▸ Problem requirements: Provide an exact reproduction of every entry.

Source data
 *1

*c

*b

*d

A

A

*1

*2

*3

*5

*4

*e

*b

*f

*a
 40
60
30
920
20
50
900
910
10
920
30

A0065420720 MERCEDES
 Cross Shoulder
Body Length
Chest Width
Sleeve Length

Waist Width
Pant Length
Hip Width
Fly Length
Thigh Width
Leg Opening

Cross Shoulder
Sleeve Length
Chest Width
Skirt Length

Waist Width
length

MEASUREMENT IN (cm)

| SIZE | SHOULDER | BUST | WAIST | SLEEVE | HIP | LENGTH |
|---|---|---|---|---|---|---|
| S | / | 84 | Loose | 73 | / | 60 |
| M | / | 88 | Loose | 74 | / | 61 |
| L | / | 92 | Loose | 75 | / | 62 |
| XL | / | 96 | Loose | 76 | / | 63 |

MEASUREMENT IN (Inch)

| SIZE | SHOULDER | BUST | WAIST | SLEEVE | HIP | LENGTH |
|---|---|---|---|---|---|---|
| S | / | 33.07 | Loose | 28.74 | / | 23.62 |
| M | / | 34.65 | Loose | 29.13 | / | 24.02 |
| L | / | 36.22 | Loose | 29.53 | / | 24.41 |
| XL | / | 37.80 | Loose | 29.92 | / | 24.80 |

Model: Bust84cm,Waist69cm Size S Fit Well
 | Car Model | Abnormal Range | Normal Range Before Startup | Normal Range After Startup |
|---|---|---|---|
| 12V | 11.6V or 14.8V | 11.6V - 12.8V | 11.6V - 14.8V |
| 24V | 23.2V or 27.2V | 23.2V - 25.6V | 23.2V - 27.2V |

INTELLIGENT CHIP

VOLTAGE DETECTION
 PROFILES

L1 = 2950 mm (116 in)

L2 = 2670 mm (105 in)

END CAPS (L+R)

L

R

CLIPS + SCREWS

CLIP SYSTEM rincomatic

▸ Expected output:
 *1

*c

*b

*d

A

A

*1

*2

*3

*5

*4

*e

*b

*f

*a
 40
60
30
920
20
50
900
910
10
920
30

A0065420720 MERCEDES
 Cross Shoulder
Body Length
Chest Width
Sleeve Length

Waist Width
Pant Length
Hip Width
Fly Length
Thigh Width
Leg Opening

Cross Shoulder
Sleeve Length
Chest Width
Skirt Length

Waist Width
length

MEASUREMENT IN (cm)

| SIZE | SHOULDER | BUST | WAIST | SLEEVE | HIP | LENGTH |
|---|---|---|---|---|---|---|
| S | / | 84 | Loose | 73 | / | 60 |
| M | / | 88 | Loose | 74 | / | 61 |
| L | / | 92 | Loose | 75 | / | 62 |
| XL | / | 96 | Loose | 76 | / | 63 |

MEASUREMENT IN (Inch)

| SIZE | SHOULDER | BUST | WAIST | SLEEVE | HIP | LENGTH |
|---|---|---|---|---|---|---|
| S | / | 33.07 | Loose | 28.74 | / | 23.62 |
| M | / | 34.65 | Loose | 29.13 | / | 24.02 |
| L | / | 36.22 | Loose | 29.53 | / | 24.41 |
| XL | / | 37.80 | Loose | 29.92 | / | 24.80 |

Model: Bust84cm,Waist69cm Size S Fit Well
 | Car Model | Abnormal Range | Normal Range Before Startup | Normal Range After Startup |
|---|---|---|---|
| 12V | 11.6V or 14.8V | 11.6V - 12.8V | 11.6V - 14.8V |
| 24V | 23.2V or 27.2V | 23.2V - 25.6V | 23.2V - 27.2V |

INTELLIGENT CHIP

VOLTAGE DETECTION
 PROFILES

L1 = 2950 mm (116 in)

L2 = 2670 mm (105 in)

END CAPS (L+R)

L

R

CLIPS + SCREWS

CLIP SYSTEM rincomatic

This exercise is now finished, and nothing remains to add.